Yeah, fewer total stores, fewer instructions, and smaller code size *is* what
makes this better for performance.  An 8-byte store that doesn't cross a
cache-line boundary has nearly identical cost to a 1-byte store at least on
Intel.

x86 is robust with overlapping stores, although store-forwarding only works for
loads that get all their data from one store (and even then some CPUs have some
alignment restrictions for the load relative to the store).  Still, that
generally means that fewer wider stores are better, because most CPUs can
forward from a 4B store to a byte reload of any of those 4 bytes.


> Doing this at GIMPLE time is impossible, because it is extremely complex
> where exactly the variables are allocated, depends on many flags etc. (e.g.
> -fsanitize=address allocates pads in between them, some targets allocate
> them from top to bottom, others the other way around, ...),

Allocation order is fixed for a given target?  Ideally we'd allocate locals to
pack them together well to avoid wasted padding, and/or put ones used together
next to each other for possible SIMD (including non-loop XMM stuff like a pair
of `double`s or copying a group of integer locals into a struct).  (In case of
a really large local array, you want variables used together in the same page
and same cache line.)

• _RECORDED INFORMATION_:
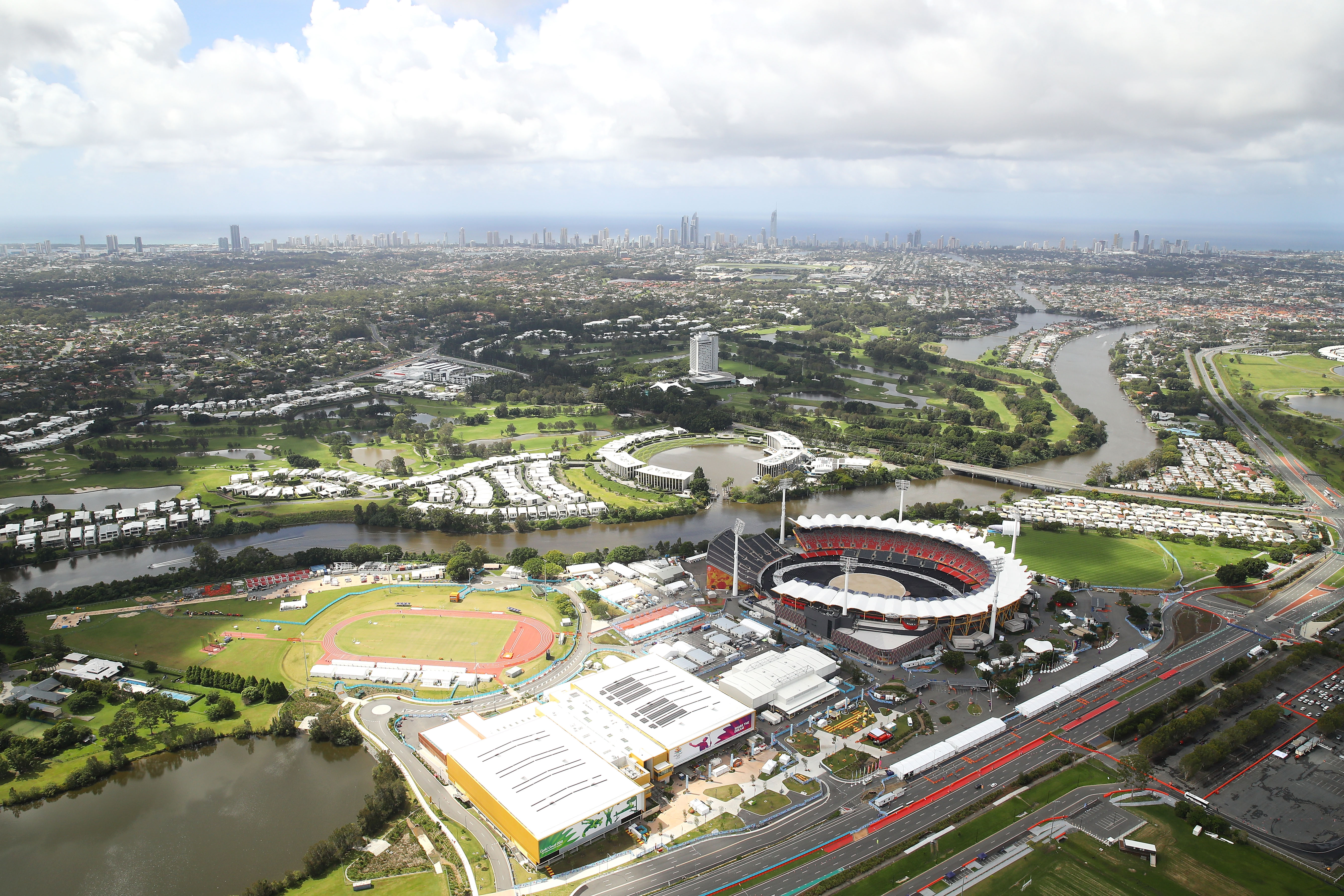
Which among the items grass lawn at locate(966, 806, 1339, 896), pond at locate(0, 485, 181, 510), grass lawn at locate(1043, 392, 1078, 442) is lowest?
grass lawn at locate(966, 806, 1339, 896)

• _WORK TO COMPLETE_:
A: Answer these from the x86 store discussion:
(i) On Intel, an 8-byte store that doesn't cross a cache-line boundary costs about the same as what kind of store?
(ii) Which flag, according to the quoted passage, allocates pads in between variables?
(iii) For a really large local array, where should variables that are used together be placed?
B: Reproduce the part of the x86 store discussion starting with "Yeah, fewer total" and going on through "those 4 bytes.".
The material has no connection to the x86 store discussion.

• _ANSWERS TO EACH TASK_:
A:
(i) A 1-byte store.
(ii) -fsanitize=address
(iii) In the same page and the same cache line.

B:
Yeah, fewer total stores, fewer instructions, and smaller code size *is* what
makes this better for performance.  An 8-byte store that doesn't cross a
cache-line boundary has nearly identical cost to a 1-byte store at least on
Intel.

x86 is robust with overlapping stores, although store-forwarding only works for
loads that get all their data from one store (and even then some CPUs have some
alignment restrictions for the load relative to the store).  Still, that
generally means that fewer wider stores are better, because most CPUs can
forward from a 4B store to a byte reload of any of those 4 bytes.